Overparameterization Another consideration for parameter estimation approach is the potential overparameterization of the audio effects and mixing console. An audio effect or signal processing device is overparameterized when there exists many different configurations in the parameter space of the device that result in outputs that are very close in the audio domain. This could be close in the audio domain with respect to an established objective metric, such as the time domain error or spectral distance, but also in the perceptual space, which is significantly harder to measure, but more likely to cause effects to be overparameterized. This is an issue when using a loss in the parameter space since it is possible for the model to generate parameter predictions that produce a mix close to or similar to the ground truth mix from the dataset but are far apart in the parameter space, and hence penalized during training [SBR22].

Audio Loss#

As a result, existing parameter estimation systems for automatic mixing generally utilize a dataset that contains only input recordings and the stereo mix created by an audio engineer, without any knowledge of the underlying effect implementation or parameter configurations that were used.
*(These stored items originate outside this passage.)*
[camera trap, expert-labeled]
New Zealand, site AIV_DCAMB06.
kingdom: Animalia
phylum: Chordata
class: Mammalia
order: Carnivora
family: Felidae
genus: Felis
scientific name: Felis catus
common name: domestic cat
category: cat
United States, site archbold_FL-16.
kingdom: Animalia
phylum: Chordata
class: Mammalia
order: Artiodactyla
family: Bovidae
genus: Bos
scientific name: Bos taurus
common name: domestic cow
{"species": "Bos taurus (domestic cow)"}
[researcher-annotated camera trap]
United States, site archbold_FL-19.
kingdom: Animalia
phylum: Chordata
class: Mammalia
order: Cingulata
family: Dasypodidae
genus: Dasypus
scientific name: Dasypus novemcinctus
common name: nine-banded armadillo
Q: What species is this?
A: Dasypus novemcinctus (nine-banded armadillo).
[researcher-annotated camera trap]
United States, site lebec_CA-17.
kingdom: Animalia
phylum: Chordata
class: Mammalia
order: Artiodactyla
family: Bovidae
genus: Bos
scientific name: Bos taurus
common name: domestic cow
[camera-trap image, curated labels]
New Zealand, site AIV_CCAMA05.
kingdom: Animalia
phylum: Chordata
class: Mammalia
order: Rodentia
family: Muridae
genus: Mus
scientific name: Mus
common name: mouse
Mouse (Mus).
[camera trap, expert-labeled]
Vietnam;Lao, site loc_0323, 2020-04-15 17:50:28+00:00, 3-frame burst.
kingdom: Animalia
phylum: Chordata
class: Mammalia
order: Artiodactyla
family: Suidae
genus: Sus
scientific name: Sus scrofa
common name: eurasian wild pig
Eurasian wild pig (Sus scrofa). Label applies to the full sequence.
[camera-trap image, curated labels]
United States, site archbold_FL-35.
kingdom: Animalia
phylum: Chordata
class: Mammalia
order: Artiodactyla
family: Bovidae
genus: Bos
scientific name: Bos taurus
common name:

This approach uses the same dataset formulation as in the direct transformation approach, which addresses the limitations of the parameter space loss. Training then involves the process of learning to map the input recordings to a mix that is as close as possible to the target mix in the dataset according to a predefined error metric \(\mathcal{L}_a(\hat{\mathbf{Y}}, \mathbf{Y})\). Often this error metric is the \(L_1\) or \(L_2\) distance between the mixes in the time domain, or the distance between the magnitude spectrum of the mixes.

However, as mentioned earlier, this formulation requires that our mixing console, represented by a function \(h\), is a continuous and differentiable function. This is required since computing the gradient of of the loss function with respect to the model parameters \(\nabla_\theta \mathcal{L}\) requires computing the gradient of the intermediate operations within the mixing console. Unfortunately, this is a non-trivial task. As a result, existing parameter estimation methods often focus on designing methods for working around this constraint to enable training. Recently, the field of differentiable signal processing has emerged to address these questions. In the following section we will introduce the general differentiable signal processing problem. Then we will outline existing methods for enabling audio domain losses for training neural networks in controlling audio effects, which has clear applications for automatic mixing systems.